Перед выходом из дома она всегда готовила для меня какие-нибудь развлечения, чтобы мне было чем заняться во время ее отсутствия. Она знала, что я не люблю шумные активные игры, поэтому усаживала меня в маленькое плетеное кресло и раскладывала рядом на низком столике лоскутки ткани, ракушки, маргаритки для плетения браслетов или ожерелий и несколько книг. Под ее ласковым руководством я рано научилась довольно сносно читать и писать; и, как назло, эта одаренность тоже приписывалась влиянию Алессандро. Я действительно рассуждала и строила фразы так, словно была вдвое старше своих лет, но мать не удивлялась этому, потому что мысленно заменяла мой возраст тем, в котором был бы Алессандро, и давала мне читать книги, подходящие для более взрослых девочек. Теперь я понимаю, что выбор книг был превосходным и продиктован хорошим вкусом и образованием.

Расцеловав меня, как перед долгой разлукой, она уходила, а я оставалась одна. Из кухни доносился звон посуды, по коридору ходила тонкая тень Систы; на закате Систа запиралась в своей каморке, в темноте, и я слышала, как она молится. И тогда, уверенная, что меня не поймают, я оставляла книги, ракушки, браслеты из маргариток и отправлялась исследовать дом.

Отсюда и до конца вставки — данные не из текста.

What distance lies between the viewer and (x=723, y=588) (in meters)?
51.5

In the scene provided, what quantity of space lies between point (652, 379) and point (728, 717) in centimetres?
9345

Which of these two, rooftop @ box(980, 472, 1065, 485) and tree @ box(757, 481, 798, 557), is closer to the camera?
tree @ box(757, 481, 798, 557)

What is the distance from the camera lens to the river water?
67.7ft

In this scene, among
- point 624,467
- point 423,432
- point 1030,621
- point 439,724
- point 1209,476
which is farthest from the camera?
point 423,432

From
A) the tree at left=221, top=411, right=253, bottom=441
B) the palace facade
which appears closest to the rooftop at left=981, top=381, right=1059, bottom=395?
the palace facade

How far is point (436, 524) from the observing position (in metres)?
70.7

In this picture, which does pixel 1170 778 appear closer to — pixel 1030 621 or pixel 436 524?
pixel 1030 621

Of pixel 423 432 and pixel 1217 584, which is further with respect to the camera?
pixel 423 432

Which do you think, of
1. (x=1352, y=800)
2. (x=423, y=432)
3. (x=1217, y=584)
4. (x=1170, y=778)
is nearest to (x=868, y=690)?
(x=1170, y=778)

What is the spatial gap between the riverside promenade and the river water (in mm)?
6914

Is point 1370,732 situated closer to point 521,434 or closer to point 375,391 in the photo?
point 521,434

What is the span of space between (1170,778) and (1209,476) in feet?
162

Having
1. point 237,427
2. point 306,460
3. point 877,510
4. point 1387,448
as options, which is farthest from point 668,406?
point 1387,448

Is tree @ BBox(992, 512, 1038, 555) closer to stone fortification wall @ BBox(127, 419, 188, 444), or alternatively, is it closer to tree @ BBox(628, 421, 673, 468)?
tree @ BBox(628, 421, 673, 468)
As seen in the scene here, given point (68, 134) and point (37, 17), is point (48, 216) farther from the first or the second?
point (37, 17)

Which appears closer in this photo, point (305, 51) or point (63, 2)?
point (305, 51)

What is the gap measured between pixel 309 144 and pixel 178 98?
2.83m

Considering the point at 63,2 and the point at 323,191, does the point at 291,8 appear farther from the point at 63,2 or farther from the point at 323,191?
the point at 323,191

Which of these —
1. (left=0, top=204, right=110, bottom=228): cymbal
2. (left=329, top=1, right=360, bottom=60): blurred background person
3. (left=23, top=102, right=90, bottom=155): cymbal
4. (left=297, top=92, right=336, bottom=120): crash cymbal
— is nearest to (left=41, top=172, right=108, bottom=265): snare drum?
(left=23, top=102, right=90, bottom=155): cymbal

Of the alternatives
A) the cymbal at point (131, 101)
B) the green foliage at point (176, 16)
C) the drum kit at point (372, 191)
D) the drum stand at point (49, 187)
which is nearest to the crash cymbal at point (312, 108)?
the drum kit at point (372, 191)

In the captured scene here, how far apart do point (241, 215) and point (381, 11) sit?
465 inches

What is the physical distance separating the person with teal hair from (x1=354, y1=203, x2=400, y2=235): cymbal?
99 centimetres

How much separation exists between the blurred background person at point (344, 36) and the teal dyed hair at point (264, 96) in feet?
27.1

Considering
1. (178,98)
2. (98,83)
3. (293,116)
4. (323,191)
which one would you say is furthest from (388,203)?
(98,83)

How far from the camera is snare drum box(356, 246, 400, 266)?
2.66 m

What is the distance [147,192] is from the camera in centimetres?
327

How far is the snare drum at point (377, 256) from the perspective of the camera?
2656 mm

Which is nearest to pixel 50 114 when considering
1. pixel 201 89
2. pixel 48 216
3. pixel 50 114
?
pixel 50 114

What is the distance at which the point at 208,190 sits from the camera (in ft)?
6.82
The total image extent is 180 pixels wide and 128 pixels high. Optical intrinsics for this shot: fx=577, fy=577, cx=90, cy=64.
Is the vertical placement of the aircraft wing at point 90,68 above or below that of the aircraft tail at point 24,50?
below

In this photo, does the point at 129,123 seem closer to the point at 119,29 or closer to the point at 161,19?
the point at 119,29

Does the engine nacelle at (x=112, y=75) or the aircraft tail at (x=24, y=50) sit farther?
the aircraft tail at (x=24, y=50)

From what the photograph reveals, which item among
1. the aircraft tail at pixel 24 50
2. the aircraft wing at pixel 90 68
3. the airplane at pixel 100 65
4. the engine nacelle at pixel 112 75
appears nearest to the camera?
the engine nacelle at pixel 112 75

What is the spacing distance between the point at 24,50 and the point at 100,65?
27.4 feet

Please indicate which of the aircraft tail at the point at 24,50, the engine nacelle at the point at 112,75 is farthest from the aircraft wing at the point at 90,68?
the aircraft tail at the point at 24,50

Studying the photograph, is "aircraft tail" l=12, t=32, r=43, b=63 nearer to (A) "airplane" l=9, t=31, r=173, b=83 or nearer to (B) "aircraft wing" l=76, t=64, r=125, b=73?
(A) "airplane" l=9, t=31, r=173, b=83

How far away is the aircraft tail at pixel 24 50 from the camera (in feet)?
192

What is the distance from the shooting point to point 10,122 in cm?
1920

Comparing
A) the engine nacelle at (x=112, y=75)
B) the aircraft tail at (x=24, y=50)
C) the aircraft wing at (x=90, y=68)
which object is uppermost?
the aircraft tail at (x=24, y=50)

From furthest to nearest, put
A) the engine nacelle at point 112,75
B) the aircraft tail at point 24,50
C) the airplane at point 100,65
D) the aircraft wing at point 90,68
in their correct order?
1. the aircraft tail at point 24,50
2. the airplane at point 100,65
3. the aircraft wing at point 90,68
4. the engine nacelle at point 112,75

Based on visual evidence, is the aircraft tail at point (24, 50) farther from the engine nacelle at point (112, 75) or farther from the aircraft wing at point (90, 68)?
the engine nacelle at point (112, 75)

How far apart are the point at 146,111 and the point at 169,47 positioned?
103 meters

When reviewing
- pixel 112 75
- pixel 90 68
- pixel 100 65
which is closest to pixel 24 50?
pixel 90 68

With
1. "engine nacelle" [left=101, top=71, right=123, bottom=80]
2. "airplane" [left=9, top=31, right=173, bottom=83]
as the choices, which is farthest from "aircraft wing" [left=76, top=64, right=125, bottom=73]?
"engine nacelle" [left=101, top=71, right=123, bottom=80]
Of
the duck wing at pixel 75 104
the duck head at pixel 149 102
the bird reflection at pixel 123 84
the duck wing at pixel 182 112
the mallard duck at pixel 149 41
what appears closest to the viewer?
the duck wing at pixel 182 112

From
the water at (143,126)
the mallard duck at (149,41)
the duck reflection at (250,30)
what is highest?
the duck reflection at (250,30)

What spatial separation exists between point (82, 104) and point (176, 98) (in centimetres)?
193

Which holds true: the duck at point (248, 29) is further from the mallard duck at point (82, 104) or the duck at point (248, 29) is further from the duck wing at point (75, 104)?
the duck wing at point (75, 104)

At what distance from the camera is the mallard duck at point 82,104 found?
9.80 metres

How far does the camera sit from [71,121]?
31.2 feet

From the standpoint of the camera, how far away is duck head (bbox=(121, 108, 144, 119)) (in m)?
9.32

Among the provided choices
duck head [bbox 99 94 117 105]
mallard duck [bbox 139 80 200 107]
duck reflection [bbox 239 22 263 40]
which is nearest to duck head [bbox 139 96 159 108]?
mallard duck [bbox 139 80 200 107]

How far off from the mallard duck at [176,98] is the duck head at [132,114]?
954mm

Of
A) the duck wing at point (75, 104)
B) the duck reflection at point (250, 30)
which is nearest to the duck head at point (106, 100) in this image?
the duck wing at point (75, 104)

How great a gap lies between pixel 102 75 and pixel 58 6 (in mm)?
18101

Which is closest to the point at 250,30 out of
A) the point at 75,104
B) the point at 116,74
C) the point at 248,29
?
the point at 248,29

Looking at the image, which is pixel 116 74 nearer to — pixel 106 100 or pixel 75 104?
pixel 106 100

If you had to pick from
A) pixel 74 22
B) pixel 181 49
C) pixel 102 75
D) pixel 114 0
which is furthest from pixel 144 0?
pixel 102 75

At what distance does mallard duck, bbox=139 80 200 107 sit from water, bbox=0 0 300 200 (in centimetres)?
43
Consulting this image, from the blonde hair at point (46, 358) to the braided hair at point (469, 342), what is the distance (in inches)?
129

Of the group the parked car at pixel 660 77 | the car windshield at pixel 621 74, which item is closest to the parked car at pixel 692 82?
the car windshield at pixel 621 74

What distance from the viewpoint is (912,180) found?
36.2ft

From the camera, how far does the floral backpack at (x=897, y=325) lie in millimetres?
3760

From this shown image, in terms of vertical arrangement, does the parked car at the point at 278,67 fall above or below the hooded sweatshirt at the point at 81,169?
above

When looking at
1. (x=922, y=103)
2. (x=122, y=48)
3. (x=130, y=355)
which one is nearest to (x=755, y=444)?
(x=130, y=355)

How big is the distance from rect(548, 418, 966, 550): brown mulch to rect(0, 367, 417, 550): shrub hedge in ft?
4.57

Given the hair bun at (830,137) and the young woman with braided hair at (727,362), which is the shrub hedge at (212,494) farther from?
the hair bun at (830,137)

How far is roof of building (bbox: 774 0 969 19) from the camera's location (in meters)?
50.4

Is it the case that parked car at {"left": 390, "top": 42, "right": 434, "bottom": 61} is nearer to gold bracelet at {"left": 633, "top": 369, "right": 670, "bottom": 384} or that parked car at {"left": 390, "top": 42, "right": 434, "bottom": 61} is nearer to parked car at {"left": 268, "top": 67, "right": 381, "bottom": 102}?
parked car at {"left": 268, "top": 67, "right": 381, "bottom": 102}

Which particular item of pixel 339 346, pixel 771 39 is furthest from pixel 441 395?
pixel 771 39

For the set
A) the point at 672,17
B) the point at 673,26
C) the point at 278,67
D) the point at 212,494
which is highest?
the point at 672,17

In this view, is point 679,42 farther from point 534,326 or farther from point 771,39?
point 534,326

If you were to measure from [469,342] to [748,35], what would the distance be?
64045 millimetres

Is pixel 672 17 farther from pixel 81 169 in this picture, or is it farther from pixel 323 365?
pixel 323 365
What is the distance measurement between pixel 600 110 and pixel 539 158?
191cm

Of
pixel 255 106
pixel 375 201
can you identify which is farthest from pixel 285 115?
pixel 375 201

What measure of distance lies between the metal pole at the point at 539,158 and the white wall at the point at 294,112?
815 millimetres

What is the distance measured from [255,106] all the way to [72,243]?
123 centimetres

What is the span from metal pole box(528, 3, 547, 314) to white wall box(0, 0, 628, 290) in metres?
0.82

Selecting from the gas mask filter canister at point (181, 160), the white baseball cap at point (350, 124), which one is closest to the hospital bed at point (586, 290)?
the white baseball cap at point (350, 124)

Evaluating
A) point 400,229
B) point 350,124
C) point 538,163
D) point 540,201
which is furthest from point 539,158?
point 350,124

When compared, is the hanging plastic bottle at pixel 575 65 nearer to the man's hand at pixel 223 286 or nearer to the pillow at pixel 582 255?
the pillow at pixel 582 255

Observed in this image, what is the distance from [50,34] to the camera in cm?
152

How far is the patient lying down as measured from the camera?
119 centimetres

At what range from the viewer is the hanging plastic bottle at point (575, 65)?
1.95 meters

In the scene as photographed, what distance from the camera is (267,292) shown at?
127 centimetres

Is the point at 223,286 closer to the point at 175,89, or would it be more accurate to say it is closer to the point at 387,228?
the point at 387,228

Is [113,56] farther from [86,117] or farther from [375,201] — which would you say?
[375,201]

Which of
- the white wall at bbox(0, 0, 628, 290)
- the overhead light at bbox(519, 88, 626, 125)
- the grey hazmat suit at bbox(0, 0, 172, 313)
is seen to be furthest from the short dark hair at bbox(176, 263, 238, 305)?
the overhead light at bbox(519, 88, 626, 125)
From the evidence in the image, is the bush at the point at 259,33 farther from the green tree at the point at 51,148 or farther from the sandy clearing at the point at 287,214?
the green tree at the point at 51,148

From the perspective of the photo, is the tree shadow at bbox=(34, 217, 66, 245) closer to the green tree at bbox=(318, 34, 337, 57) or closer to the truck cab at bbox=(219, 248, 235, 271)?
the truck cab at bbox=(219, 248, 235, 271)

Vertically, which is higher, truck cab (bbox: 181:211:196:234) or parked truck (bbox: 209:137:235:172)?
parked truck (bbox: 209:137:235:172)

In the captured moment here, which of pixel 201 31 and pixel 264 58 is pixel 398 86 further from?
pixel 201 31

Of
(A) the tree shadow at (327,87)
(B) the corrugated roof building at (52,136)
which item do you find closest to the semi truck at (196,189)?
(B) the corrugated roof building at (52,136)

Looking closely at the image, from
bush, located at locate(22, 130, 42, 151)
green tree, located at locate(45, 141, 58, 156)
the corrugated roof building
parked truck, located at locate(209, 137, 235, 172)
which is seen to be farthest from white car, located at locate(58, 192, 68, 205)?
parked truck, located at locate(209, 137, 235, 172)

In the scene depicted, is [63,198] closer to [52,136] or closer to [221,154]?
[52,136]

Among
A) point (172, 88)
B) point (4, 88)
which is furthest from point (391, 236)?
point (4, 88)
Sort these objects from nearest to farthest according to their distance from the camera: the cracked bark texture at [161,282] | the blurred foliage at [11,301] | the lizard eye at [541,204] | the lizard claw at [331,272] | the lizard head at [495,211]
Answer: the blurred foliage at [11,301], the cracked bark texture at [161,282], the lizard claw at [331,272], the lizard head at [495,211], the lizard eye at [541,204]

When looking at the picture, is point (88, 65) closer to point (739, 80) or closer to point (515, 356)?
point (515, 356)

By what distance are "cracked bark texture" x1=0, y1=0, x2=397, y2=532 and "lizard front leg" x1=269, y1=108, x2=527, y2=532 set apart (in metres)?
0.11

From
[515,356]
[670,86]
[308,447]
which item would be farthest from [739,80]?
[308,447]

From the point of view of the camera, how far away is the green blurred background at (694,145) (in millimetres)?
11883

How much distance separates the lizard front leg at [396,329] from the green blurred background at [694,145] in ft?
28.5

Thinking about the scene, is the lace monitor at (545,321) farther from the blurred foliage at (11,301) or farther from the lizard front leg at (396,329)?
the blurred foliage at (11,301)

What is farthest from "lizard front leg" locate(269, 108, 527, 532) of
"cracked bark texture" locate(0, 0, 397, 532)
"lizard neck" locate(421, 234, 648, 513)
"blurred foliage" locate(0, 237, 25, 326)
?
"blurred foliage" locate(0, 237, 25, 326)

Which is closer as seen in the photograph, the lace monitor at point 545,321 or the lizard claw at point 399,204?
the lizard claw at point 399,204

Мне не разрешалось включать свет, мы жили в строжайшей экономии, поэтому я бродила в полумраке, двигаясь медленно и вытянув вперед руки, как лунатик. Я подходила к мебели, старой, массивной, которая в этот час, казалось, отказывалась от своей спокойной неподвижности и таинственным образом оживала. Я открывала двери, рылась в ящиках, движимая лихорадочным любопытством, и наконец, видя, как из темнеющих комнат уходит свет, я забивалась в угол, охваченная одновременно страхом и тем наслаждением, которое этот страх мне доставлял.

А летом я отправлялась сидеть на террасе, выходящей во внутренний двор, или, подставив скамеечку, выглядывала в окно. Я никогда не выбирала окна, смотрящие на улицу, и предпочитала окно в маленький дворик, увитый глицинией и отделявший наш дом от монастыря. Ласточки любили наш тенистый двор, и как только они начинали щебетать, я, как по зову, подбегала к окну. Там я стояла, следила взглядом за ласточками, за меняющимися узорами облаков и за жизнью тайного женского сообщества, которая просачивалась из освещенных окон напротив. За белыми ширмами, защищавшими окна монастыря, отбрасывая большие китайские тени, мелькали монахини. Резкие крики ласточек будто кнутами подстегивали мое воображение. Притаившись в углу темного окна, я пожирала глазами все, что меня окружало. Это невыразимое состояние ума я определяла как «Алессандро».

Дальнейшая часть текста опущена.